Source document =
Demand Forecasting in Practice

Retailers love to sell as many goods as possible, but they also fear high holding costs for unsold inventory. By leveraging demand forecasting, one can stock items just enough for the demand.

Maintain lowest inventory level to meet the expected customer service level. (Seaman|WalmartLabs)

where the expected customer service level comes demand forecasting.

Service providers (e.g., food delivery, taxi, call center) have similar needs. Instacart scheduled drivers based on forecasted demand, so that customers can get their grocery delivered, and shoppers can be well-utilized (Putrevu|Instacart, Deng|Instacart).

Similarly, Uber directed drivers to areas with high forecasted demand so that both drivers and customer benefit (Bell|Uber).

In a nutshell

Demand forecasting is commonly applied for the purpose of sustainable growth.

Evaluating Forecasting Models

Let’s first discuss how to measure a forecasting model.

If you can’t measure It, you can’t improve It.

Denote actual and forecasted demand as \(x_t\) and \(\hat{x}_t\). The error at time \(t\) is \(e_t = x_t - \hat{x}_t\).

Forecasting bias indicates whether a model consistently over- or under-forecast.

\[ \sum_{t} e_t \] Mean absolute error measures how forecast differs from actual, ignoring whether it is under- or over-forecasting. \[ \sum_{t} |e_t| \] The root mean squared error is a similar measure also in the same units as the demand. \[ \sqrt{ \frac{\sum_{t} e_t^2} {n} } \] Note the root mean squared error penalizes more for larger errors.

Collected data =
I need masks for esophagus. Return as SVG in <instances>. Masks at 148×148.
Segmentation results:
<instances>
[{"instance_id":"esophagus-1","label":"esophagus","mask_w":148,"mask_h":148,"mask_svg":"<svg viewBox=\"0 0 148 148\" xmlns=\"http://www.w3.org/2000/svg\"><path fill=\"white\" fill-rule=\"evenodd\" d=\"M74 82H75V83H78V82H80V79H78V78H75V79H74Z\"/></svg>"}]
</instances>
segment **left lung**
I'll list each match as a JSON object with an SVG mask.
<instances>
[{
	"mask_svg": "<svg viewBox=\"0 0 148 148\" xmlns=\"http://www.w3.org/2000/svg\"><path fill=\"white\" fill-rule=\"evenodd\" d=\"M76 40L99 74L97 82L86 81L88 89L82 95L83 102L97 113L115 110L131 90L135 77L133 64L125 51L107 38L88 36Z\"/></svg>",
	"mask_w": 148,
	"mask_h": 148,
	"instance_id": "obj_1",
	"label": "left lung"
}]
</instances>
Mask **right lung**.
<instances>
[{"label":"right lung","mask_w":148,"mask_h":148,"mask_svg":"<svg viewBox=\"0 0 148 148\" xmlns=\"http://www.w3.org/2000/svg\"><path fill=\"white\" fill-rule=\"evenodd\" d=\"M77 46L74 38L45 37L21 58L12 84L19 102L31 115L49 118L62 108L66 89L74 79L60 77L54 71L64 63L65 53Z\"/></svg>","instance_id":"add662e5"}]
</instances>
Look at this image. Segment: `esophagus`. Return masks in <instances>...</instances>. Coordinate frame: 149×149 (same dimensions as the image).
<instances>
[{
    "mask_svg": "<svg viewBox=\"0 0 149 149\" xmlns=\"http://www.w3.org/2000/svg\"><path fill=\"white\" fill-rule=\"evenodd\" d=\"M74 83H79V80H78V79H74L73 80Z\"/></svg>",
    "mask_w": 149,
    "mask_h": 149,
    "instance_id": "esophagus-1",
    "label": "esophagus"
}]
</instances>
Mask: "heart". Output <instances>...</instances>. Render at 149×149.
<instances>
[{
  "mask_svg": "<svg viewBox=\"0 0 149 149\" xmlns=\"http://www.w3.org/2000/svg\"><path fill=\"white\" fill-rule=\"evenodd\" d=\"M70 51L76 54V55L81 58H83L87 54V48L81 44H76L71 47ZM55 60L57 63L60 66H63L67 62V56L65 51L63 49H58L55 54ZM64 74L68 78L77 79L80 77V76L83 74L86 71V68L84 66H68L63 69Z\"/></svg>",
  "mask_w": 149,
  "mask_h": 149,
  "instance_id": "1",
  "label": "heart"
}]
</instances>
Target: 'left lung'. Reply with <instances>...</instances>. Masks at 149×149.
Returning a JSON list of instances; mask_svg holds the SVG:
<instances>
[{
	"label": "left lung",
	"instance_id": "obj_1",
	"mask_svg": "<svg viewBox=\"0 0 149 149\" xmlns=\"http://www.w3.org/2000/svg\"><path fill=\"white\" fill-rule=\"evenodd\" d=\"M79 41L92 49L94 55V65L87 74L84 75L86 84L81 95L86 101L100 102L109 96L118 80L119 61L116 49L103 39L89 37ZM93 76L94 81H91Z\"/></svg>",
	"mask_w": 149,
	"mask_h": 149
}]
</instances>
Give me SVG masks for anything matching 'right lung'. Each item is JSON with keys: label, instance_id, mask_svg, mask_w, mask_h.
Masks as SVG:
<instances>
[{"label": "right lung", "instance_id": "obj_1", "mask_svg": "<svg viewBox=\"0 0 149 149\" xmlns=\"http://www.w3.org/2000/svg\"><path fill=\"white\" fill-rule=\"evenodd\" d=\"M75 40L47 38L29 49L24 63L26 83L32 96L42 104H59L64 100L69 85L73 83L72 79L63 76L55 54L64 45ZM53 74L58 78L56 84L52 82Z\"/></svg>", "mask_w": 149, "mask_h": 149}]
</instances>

Task list =
1. Please retype the demand forecasting article word for word.
2. Echo the listing verbatim, from the line containing "Target: 'left lung'." down to the end of the listing, that line included.
The listing is unrelated to the demand forecasting article.

Task results =
1.
Demand Forecasting in Practice

Retailers love to sell as many goods as possible, but they also fear high holding costs for unsold inventory. By leveraging demand forecasting, one can stock items just enough for the demand.

Maintain lowest inventory level to meet the expected customer service level. (Seaman|WalmartLabs)

where the expected customer service level comes demand forecasting.

Service providers (e.g., food delivery, taxi, call center) have similar needs. Instacart scheduled drivers based on forecasted demand, so that customers can get their grocery delivered, and shoppers can be well-utilized (Putrevu|Instacart, Deng|Instacart).

Similarly, Uber directed drivers to areas with high forecasted demand so that both drivers and customer benefit (Bell|Uber).

In a nutshell

Demand forecasting is commonly applied for the purpose of sustainable growth.

Evaluating Forecasting Models

Let’s first discuss how to measure a forecasting model.

If you can’t measure It, you can’t improve It.

Denote actual and forecasted demand as \(x_t\) and \(\hat{x}_t\). The error at time \(t\) is \(e_t = x_t - \hat{x}_t\).

Forecasting bias indicates whether a model consistently over- or under-forecast.

\[ \sum_{t} e_t \] Mean absolute error measures how forecast differs from actual, ignoring whether it is under- or over-forecasting. \[ \sum_{t} |e_t| \] The root mean squared error is a similar measure also in the same units as the demand. \[ \sqrt{ \frac{\sum_{t} e_t^2} {n} } \] Note the root mean squared error penalizes more for larger errors.

2.
Target: 'left lung'. Reply with <instances>...</instances>. Masks at 149×149.
Returning a JSON list of instances; mask_svg holds the SVG:
<instances>
[{
	"label": "left lung",
	"instance_id": "obj_1",
	"mask_svg": "<svg viewBox=\"0 0 149 149\" xmlns=\"http://www.w3.org/2000/svg\"><path fill=\"white\" fill-rule=\"evenodd\" d=\"M79 41L92 49L94 55V65L87 74L84 75L86 84L81 95L86 101L100 102L109 96L118 80L119 61L116 49L103 39L89 37ZM93 76L94 81H91Z\"/></svg>",
	"mask_w": 149,
	"mask_h": 149
}]
</instances>
Give me SVG masks for anything matching 'right lung'. Each item is JSON with keys: label, instance_id, mask_svg, mask_w, mask_h.
Masks as SVG:
<instances>
[{"label": "right lung", "instance_id": "obj_1", "mask_svg": "<svg viewBox=\"0 0 149 149\" xmlns=\"http://www.w3.org/2000/svg\"><path fill=\"white\" fill-rule=\"evenodd\" d=\"M75 40L47 38L29 49L24 63L26 83L32 96L42 104H59L64 100L69 85L73 83L72 79L63 76L55 54L64 45ZM53 74L58 78L56 84L52 82Z\"/></svg>", "mask_w": 149, "mask_h": 149}]
</instances>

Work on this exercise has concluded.